Rapporté au parc réel, l'ordre de grandeur est le suivant : 490 diagnostics publiés pour 1 000 résidences principales, un bassin de travaux structuré autour de CA Val Parisis, de l'ordre de 6 641 maisons individuelles. Ce volume ne préjuge d'aucune éligibilité individuelle : il indique seulement où se concentrent, à Herblay-sur-Seine, les situations où le scénario décrit sur cette page a le plus de chances d'être pertinent.
Le montant réellement perçu dépend de la catégorie de ressources : pour « Ma Prime Logement Décent bailleur à Herblay-sur-Seine », un ménage très modeste mobilise jusqu'à 32 000 €, un ménage modeste 24 000 €, un ménage intermédiaire 18 000 € et un ménage aux revenus supérieurs 4 000 € sur l'assiette de 40 000 € HT. À deux classes gagnées, l'assiette redescend à 30 000 € HT et les montants suivent dans la même proportion.
Combien de logements concernés ? À Herblay-sur-Seine, 5 995 résidences principales dépendent d'une énergie fossile (50 % du parc). C'est dans ce sous-ensemble que la remise à niveau d'un logement mis en location produit les écarts de consommation les plus élevés avant et après travaux.
Ce qui coûte le plus cher n'est pas le prix d'achat mais la reprise : un engagement de conventionnement signé sans simuler le manque à gagner locatif oblige à rouvrir l'ouvrage. Comptez 12 076 750 € à 24 153 500 € à Herblay-sur-Seine, à la charge exclusive du ménage puisque l'aide a déjà été versée sur le premier chantier.
Le choix du scénario change l'assiette : à Herblay-sur-Seine, elle passe de 30 000 € HT à deux classes à 40 000 € HT dès trois classes. Avec le logement loué chiffré autour de 120 767 500 €, l'arbitrage consiste à vérifier si le poste complémentaire nécessaire pour franchir la troisième classe coûte moins que le supplément d'aide qu'il déclenche.

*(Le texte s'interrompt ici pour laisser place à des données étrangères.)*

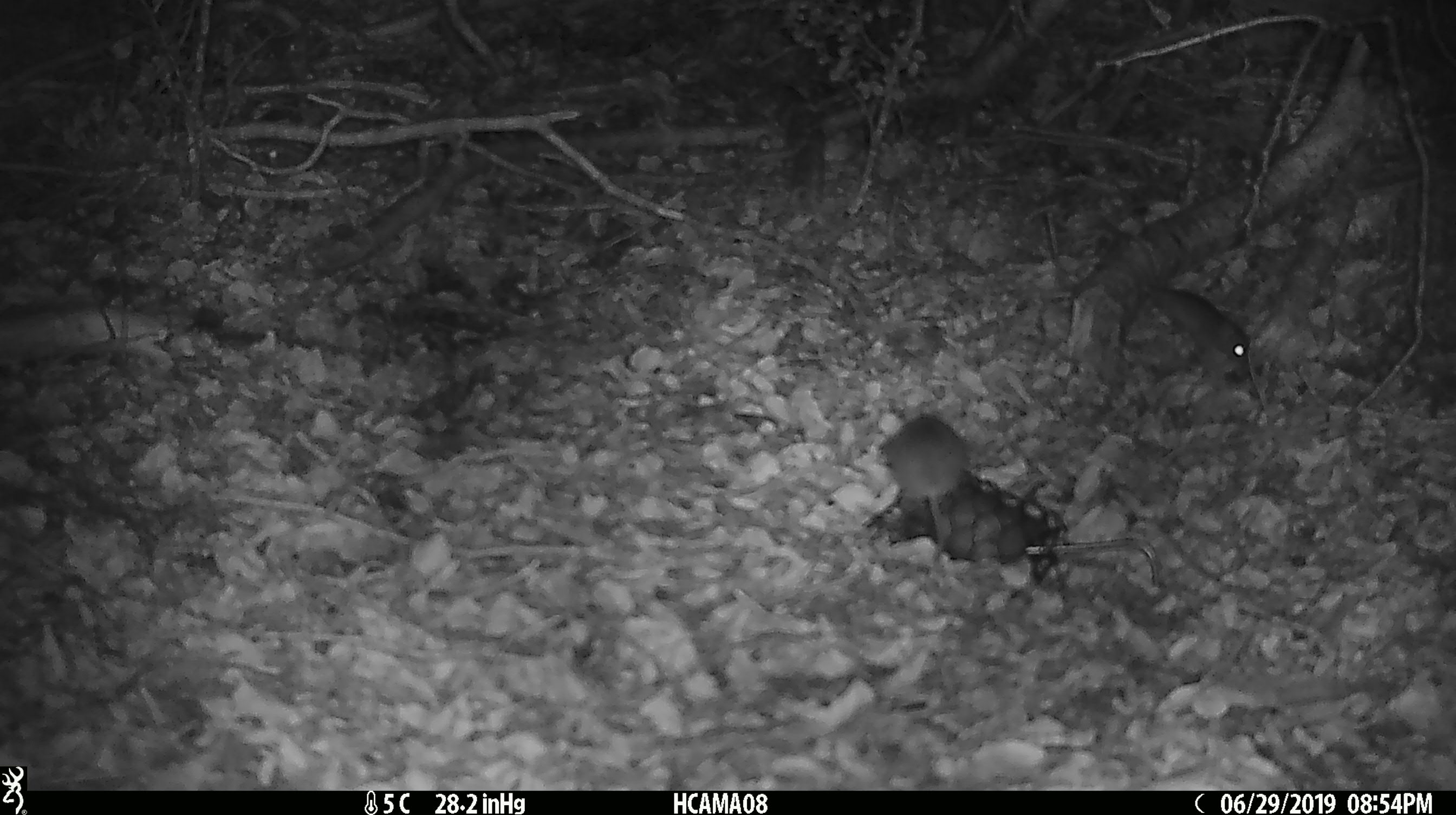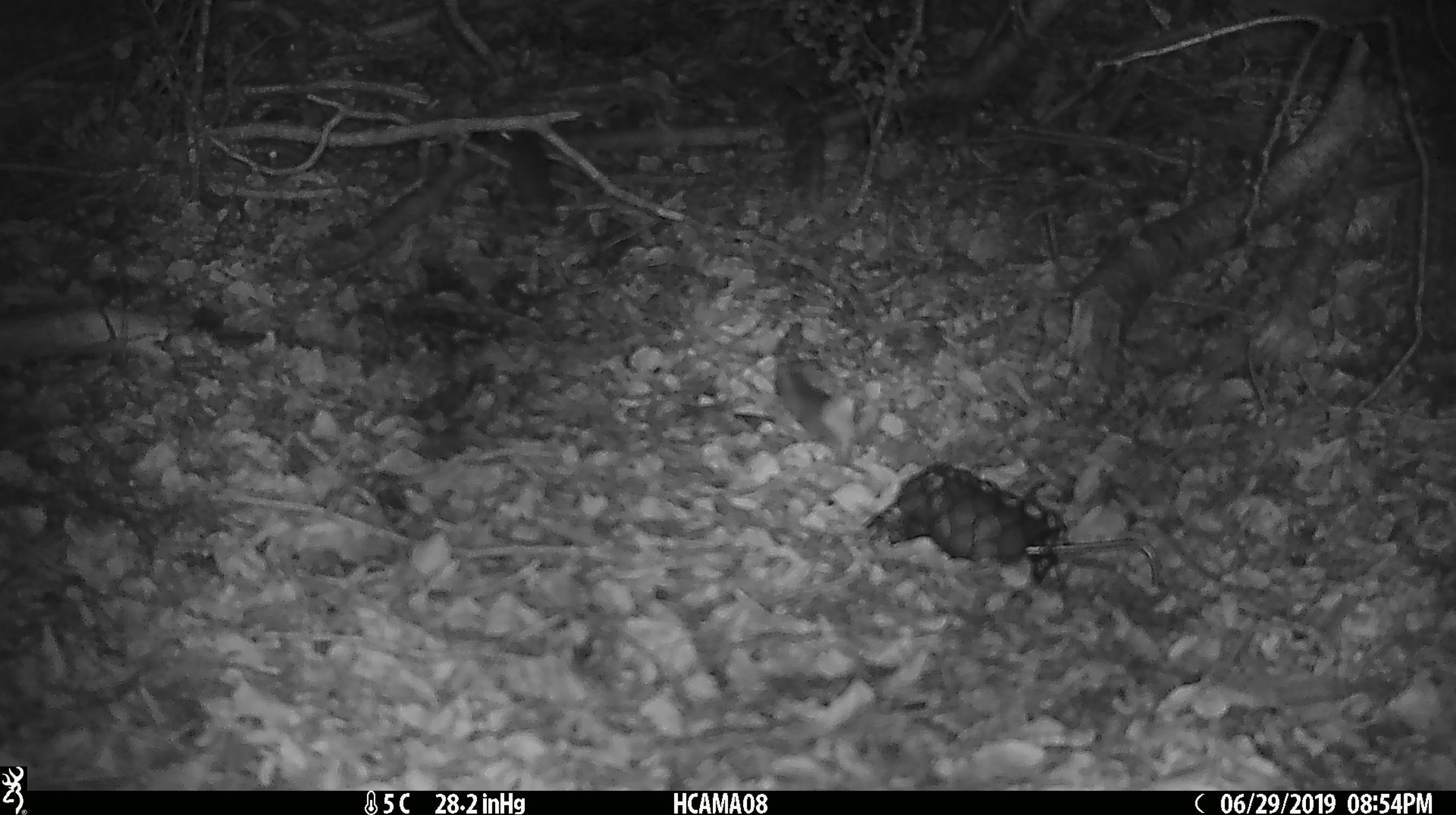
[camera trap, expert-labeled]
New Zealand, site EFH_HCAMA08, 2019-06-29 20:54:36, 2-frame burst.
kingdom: Animalia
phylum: Chordata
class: Mammalia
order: Rodentia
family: Muridae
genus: Mus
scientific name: Mus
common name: mouse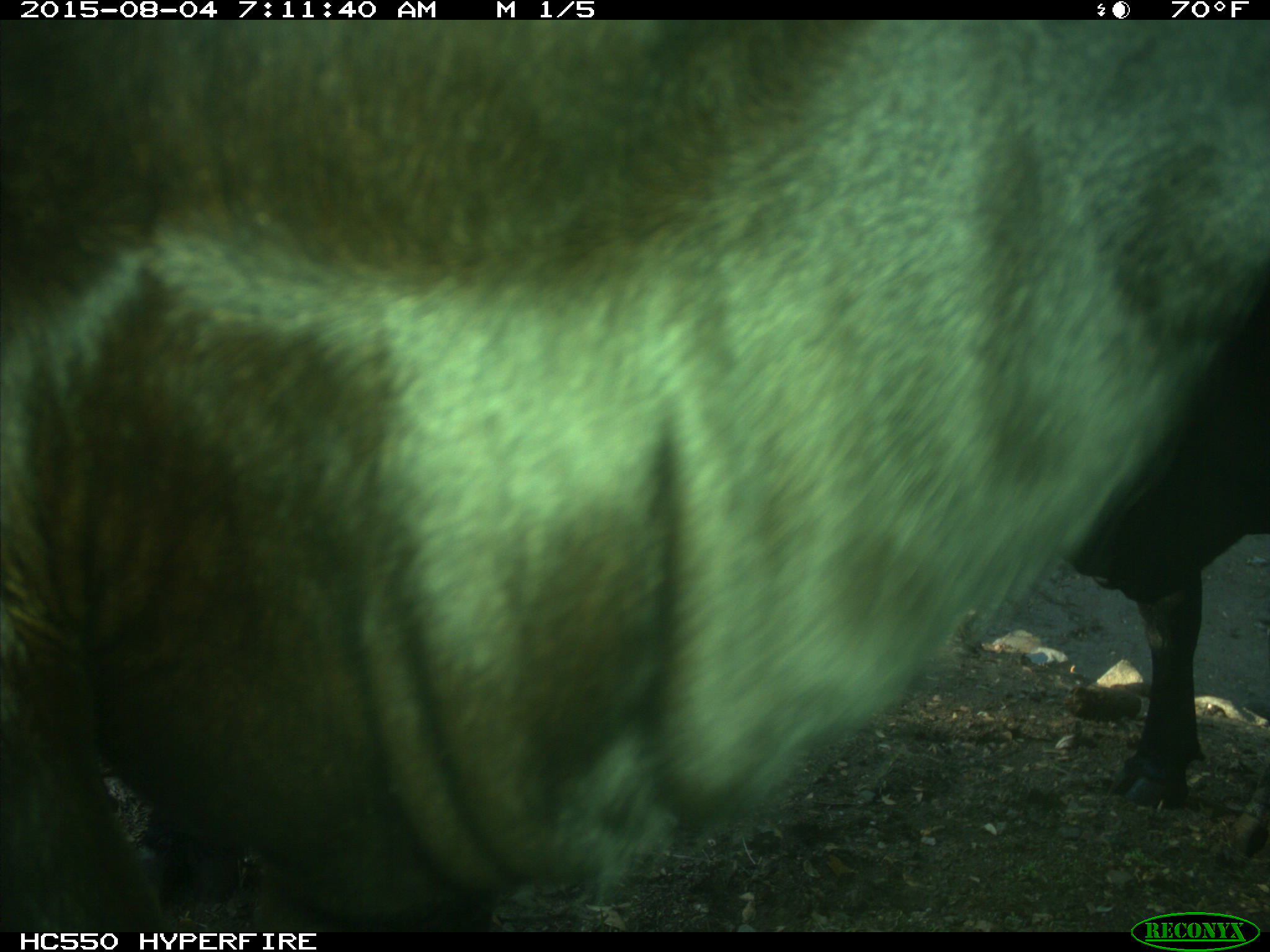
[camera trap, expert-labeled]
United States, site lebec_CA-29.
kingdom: Animalia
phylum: Chordata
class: Mammalia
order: Artiodactyla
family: Bovidae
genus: Bos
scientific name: Bos taurus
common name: domestic cow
Bos taurus (domestic cow).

Trois pièces décident du versement à Herblay-sur-Seine : le devis portant les critères de décence et un engagement de loyer maîtrisé, l'attestation RGE de un opérateur agréé par l'Anah et le constat de décence après travaux. Leur absence ne fait pas perdre le droit à l'aide — jusqu'à 32 000 € — mais elle en gèle le paiement.
Sur le cas type retenu à Herblay-sur-Seine — 120 m² en zone H1a — la remise à niveau d'un logement mis en location porte sur environ 3 605 logement du parc locatif. Au prix de marché observé, 22 000 à 45 000 € par logement du parc locatif, le poste ressort entre 79 310 000 € et 162 225 000 € TTC, à comparer à l'assiette plafonnée de 40 000 € HT mobilisable dès trois classes gagnées.
Le relais de proximité compte autant que le barème national : à Herblay-sur-Seine est rattachée à CA Val Parisis. Les conseillers France Rénov' de ce périmètre valident la cohérence du projet de la remise à niveau d'un logement mis en location et signalent les dispositifs locaux cumulables.
Statut d'occupation à Herblay-sur-Seine : 7 778 logements occupés par leur propriétaire, soit 65 % du parc. La décision d'engager la remise à niveau d'un logement mis en location y est directe ; ailleurs, elle passe par un bailleur dont le calcul de rentabilité et les aides diffèrent.